Supplied text -
*** Begin section ***

Do you know if your client has a power of attorney (PoA) for property, as well as when it becomes effective and how to verify it? Also, should you act as your client’s PoA for property?
Those were some of the questions addressed on Thursday at FP Canada’s virtual ethics session, part of financial planning week.
A PoA for property can make decisions and do anything with your client’s property that your client can do, other than make a will, said Bianca La Neve, partner at WeirFoulds LLP and a session panellist. This could include managing investments, paying bills, filing taxes and selling real estate.
The PoA for property is a fiduciary who must meet their obligations and responsibilities to your client honestly, diligently and in good faith, La Neve said.
However, at the session, PoAs for property were discussed in the context of potential abuse: a family member or other person claims they have power of attorney for your client, and requests a transaction that runs counter to what your client would typically want.
If your client is capable, “it is important to speak with your client directly to confirm wishes and goals,” La Neve said. Also, “Always follow in-house procedures and verify … a power of attorney document.”
PoA documents may be immediately effective or require a triggering event — for example, when the client no longer has mental capacity.
“Always look to the terms of the actual power of attorney document to see what is required” to make the PoA effective, La Neve said.
She also suggested asking your client how many PoA for property documents they have, so you know which ones apply in which situations.
“Making a new power of attorney document may revoke an existing one,” she said. “Or you may have concurrent ones that deal with particular situations.”
Panellist Holly Allardyce, AVP, senior legal counsel, at MD Financial Management, urged advisors to reach out for help from their compliance and legal departments in difficult cases, such as when an attorney for property gives questionable instructions.
Advisors may also find they must remind attorneys for property that they have obligations under legislation, Allardyce said.
For example, Ontario’s Substitute Decisions Act “has some very specific sections on required expenses, gifts and loans, which we have had the occasion to point out,” she said.
When attorneys give questionable instructions, the advisor may want to consider an account hold or consult a trusted contact person, said Danielle Tetrault, vice-president of compliance and CCO with IG Wealth Management.
If an attorney wants to transfer funds to another institution (the situation isn’t suspicious), the advisor should inform them how to do the transaction in kind, as well as any consequences, she said.
Panellists suggested advisors don’t act as attorneys for property for their clients, because of conflicts. If an advisor were to act as a PoA, La Neve suggested they transfer the client’s funds to another advisor.
Establishing a PoA amid Covid-19 restrictions was also discussed.
“Check with the law society or legal counsel to see if changes have been put in place because of Covid-19, so [PoAs] could be executed remotely,” said Laura Tamblyn Watts, CEO at CanAge. Also, some jurisdictions don’t require a lawyer to create a PoA, she said.
She also noted that “essential family caregivers” can visit long-term care facilities, which in some jurisdictions include substitute decision makers.

*** End section ***

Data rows
*** Begin section ***

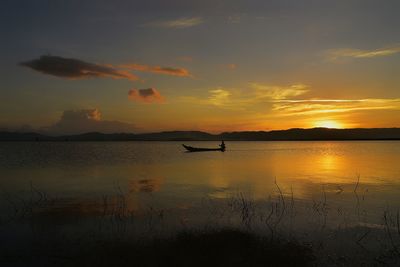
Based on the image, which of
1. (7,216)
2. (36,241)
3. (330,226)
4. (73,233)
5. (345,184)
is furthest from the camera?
(345,184)

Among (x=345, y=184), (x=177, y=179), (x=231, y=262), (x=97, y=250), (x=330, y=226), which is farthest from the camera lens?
(x=177, y=179)

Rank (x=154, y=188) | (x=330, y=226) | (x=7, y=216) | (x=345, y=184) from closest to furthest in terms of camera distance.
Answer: (x=330, y=226)
(x=7, y=216)
(x=154, y=188)
(x=345, y=184)

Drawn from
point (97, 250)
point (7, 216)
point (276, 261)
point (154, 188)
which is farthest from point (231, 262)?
point (154, 188)

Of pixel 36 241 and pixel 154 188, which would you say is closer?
pixel 36 241

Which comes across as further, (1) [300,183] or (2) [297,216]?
(1) [300,183]

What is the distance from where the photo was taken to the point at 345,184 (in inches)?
1085

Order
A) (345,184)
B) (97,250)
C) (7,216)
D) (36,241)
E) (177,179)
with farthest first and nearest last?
(177,179) → (345,184) → (7,216) → (36,241) → (97,250)

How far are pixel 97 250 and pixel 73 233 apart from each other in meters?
2.52

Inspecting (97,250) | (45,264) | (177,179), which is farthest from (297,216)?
(177,179)

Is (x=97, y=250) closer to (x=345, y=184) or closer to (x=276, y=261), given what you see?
(x=276, y=261)

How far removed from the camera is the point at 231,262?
9.30 metres

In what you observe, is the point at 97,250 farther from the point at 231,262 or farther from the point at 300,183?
the point at 300,183

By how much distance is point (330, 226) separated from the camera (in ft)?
45.8

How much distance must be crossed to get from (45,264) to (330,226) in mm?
10793
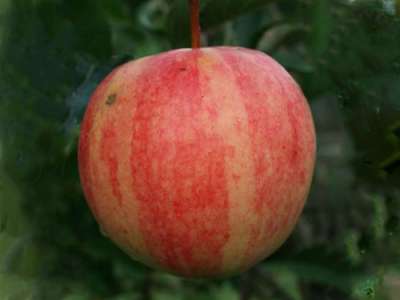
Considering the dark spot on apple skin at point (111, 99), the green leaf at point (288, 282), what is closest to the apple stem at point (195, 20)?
the dark spot on apple skin at point (111, 99)

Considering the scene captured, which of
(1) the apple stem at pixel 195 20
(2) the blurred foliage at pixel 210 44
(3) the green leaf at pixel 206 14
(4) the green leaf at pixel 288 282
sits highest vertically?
(1) the apple stem at pixel 195 20

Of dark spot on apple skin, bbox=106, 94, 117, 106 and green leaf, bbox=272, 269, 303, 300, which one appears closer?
dark spot on apple skin, bbox=106, 94, 117, 106

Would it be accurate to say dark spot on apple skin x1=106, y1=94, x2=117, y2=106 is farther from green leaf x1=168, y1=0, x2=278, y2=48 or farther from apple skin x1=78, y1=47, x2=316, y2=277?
green leaf x1=168, y1=0, x2=278, y2=48

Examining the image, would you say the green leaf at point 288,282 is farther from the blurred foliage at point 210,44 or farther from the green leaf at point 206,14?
the green leaf at point 206,14

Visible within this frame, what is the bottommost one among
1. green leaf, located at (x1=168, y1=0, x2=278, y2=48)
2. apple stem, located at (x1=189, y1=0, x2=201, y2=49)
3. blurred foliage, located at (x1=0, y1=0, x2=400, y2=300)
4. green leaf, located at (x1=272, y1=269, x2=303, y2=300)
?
green leaf, located at (x1=272, y1=269, x2=303, y2=300)

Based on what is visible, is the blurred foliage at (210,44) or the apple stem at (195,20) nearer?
the apple stem at (195,20)

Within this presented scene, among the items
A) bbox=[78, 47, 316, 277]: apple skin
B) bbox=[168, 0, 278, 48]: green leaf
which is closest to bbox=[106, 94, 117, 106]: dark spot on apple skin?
bbox=[78, 47, 316, 277]: apple skin

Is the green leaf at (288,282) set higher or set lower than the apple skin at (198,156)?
lower
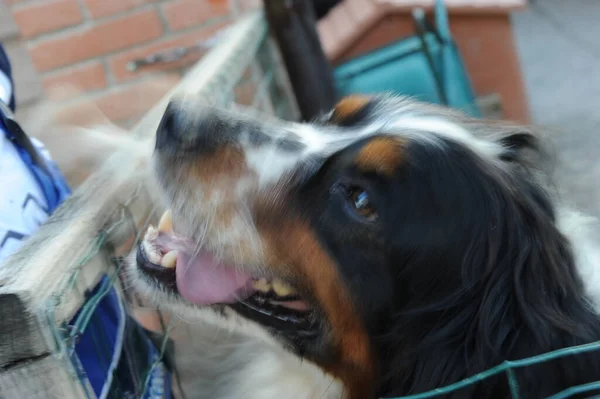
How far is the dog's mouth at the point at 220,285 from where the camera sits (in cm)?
173

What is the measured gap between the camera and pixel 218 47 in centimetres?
323

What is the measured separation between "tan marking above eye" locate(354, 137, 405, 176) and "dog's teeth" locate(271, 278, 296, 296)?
Result: 355 millimetres

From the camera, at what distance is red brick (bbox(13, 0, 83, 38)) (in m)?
3.81

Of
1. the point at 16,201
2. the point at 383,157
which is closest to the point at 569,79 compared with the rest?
the point at 383,157

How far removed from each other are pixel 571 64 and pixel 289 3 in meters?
4.18

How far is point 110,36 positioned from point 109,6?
17 cm

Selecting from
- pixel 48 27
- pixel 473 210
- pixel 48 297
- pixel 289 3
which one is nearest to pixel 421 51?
pixel 289 3

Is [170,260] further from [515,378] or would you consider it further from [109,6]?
[109,6]

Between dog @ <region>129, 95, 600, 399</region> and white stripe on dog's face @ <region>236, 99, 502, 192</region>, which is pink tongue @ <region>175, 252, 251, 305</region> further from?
white stripe on dog's face @ <region>236, 99, 502, 192</region>

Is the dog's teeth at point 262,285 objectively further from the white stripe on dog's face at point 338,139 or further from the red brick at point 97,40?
the red brick at point 97,40

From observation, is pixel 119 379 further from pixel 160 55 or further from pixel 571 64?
pixel 571 64

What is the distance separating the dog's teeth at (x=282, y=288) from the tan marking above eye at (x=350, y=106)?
0.58 meters

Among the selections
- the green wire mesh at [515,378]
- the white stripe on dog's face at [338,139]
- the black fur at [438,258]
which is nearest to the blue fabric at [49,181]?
the white stripe on dog's face at [338,139]

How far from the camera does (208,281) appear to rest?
1771 mm
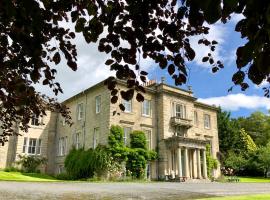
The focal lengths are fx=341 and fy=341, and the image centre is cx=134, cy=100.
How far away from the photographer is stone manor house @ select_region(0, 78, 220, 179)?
1234 inches

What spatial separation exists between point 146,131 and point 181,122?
384 cm

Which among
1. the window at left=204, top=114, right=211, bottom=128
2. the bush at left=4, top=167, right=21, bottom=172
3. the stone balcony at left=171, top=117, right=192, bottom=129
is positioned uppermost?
the window at left=204, top=114, right=211, bottom=128

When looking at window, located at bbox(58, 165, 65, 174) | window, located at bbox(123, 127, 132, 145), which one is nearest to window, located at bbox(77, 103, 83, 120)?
window, located at bbox(58, 165, 65, 174)

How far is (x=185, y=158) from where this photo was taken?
3198 cm

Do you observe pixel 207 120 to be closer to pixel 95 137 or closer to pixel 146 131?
pixel 146 131

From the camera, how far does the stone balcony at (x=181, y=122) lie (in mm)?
33406

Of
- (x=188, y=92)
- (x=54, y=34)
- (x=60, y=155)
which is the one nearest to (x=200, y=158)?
(x=188, y=92)

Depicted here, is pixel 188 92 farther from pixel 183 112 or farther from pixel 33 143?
pixel 33 143

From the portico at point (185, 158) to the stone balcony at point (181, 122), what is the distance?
2115 mm

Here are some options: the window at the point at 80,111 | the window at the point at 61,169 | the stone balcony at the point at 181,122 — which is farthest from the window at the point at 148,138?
the window at the point at 61,169

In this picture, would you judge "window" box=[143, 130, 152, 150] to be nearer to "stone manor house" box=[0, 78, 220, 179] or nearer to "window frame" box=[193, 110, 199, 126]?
"stone manor house" box=[0, 78, 220, 179]

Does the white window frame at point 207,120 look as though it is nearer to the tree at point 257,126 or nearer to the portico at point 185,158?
the portico at point 185,158

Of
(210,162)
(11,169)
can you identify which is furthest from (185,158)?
(11,169)

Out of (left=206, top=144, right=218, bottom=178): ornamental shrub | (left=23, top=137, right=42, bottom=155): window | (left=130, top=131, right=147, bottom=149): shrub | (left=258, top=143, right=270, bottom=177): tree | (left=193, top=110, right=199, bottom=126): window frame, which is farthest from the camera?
(left=258, top=143, right=270, bottom=177): tree
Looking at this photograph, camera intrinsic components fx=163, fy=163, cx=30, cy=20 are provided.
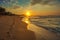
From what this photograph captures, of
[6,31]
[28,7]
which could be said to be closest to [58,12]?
[28,7]

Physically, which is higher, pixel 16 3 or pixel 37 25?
pixel 16 3

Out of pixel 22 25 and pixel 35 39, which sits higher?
pixel 22 25

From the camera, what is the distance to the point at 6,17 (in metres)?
2.38

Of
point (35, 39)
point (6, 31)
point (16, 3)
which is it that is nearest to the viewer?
point (35, 39)

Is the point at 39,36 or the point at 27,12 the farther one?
the point at 27,12

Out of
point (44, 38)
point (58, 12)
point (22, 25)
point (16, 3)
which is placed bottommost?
point (44, 38)

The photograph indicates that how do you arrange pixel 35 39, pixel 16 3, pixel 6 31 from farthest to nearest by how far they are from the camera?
pixel 16 3
pixel 6 31
pixel 35 39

*** End section ***

Problem -
Copy the stretch of the article on powers of attorney for property from "For example, Ontario’s" through "to another advisor.". These rows were taken from a different source than the article.

Final answer -
For example, Ontario’s Substitute Decisions Act “has some very specific sections on required expenses, gifts and loans, which we have had the occasion to point out,” she said.
When attorneys give questionable instructions, the advisor may want to consider an account hold or consult a trusted contact person, said Danielle Tetrault, vice-president of compliance and CCO with IG Wealth Management.
If an attorney wants to transfer funds to another institution (the situation isn’t suspicious), the advisor should inform them how to do the transaction in kind, as well as any consequences, she said.
Panellists suggested advisors don’t act as attorneys for property for their clients, because of conflicts. If an advisor were to act as a PoA, La Neve suggested they transfer the client’s funds to another advisor.